I've had a few people argue that childless heterosexual couples - even octogenarians - should be considered reproductive pairs, because G-d could make them bear children if He really wanted to.

I've never gotten an answer to my question about how G-d feels about the marriages of women who have lost their reproductive equipment.

Having had a happy childfree marriage for more than 50 years, my wife and I find it hard to understand the obsession with procreation, a process we share with all other animals and which doesn't seem to require the sanction of marriage for them.
Marriage, a state available only to humans, has many important aspects; whelping is not at the top of the list.

The argument that marriage==procreation, then this would mean that either lesbian marriage should be allowable since lesbians can give birth using donor sperm (which is something that is done by many heterosexual couples in which the husband is infertile) OR that post-menopausal women (especially if the woman has birthed no children) to remain married (let alone GET married) be made illegal, since these women cannot procreate (or require that post-menopausal women go on fertility treatments until they divorce/die).

Of course, this is a very extreme position, but it follows the letter of the argument, and in a direction that is not liked by fundamentalists.

The statement of "G-d" could "give the woman a child" if "G-d" wanted to do it, then I would say that "G-d" would be setting "himself" up for a rape case, and be required to pay for childcare. (I mean why should "G-d" be allowed to impregnate women that "he" isn't married to?)

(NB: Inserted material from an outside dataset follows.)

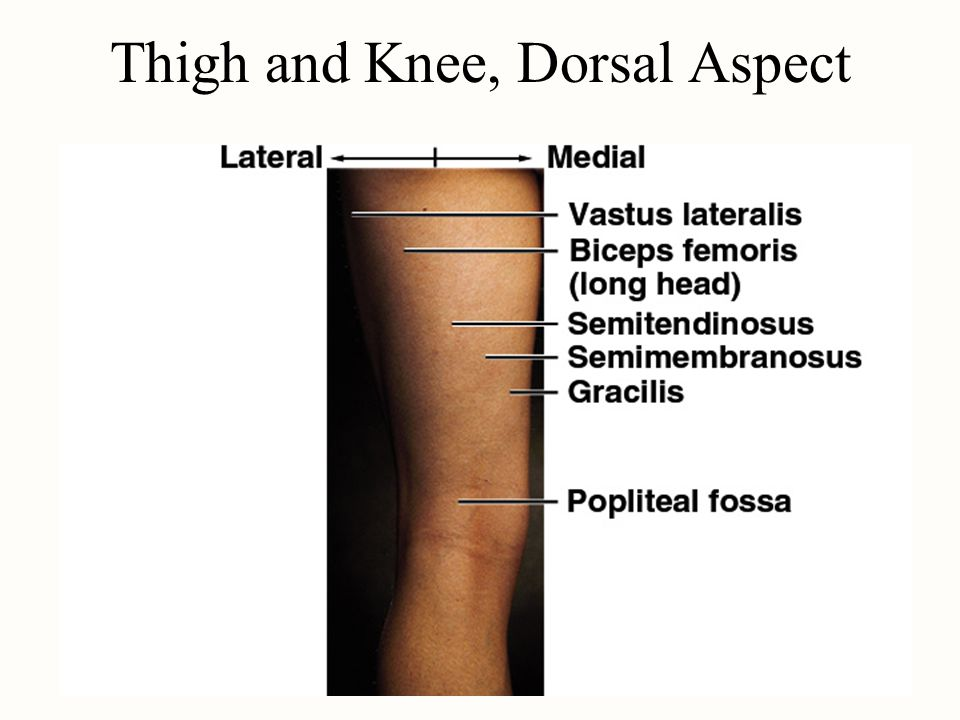 Thigh and Knee, Dorsal Aspect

By mercurianferret (not verified) on 14 Jul 2010 #permalink

Just paraphrasing you from the previous article, Josh.
"My favorite part of the report above on "God in Science?" is when the Christian comments that the "God" he believed in was "real and relevant." The reason is pretty simple. It was a comforting delusion. It fitted what the Christian wanted. I think the term for a Christian who believes in an interventionist deity is "all hat and no cattle."
Reporter Grant Stinchfield has just as little right to retain his job title. He concludes the report by insisting: "No one knows for sure if the mysterious creator is the God of the Bible or not." Of course we do. Gods don't exist, and the beliefs in question here are obviously imaginary (or deceptive). If he talked to anyone who knows anything about reality or about science â a scientist, a truthful observer, a mammalogist, a member of North Texas Skeptics â he could have actually informed viewers, rather than just making himself look like a buffoon."

My question is: Do you have a seperate set of rules for Christians or is my tone in the above an acceptable form of dealing with religion?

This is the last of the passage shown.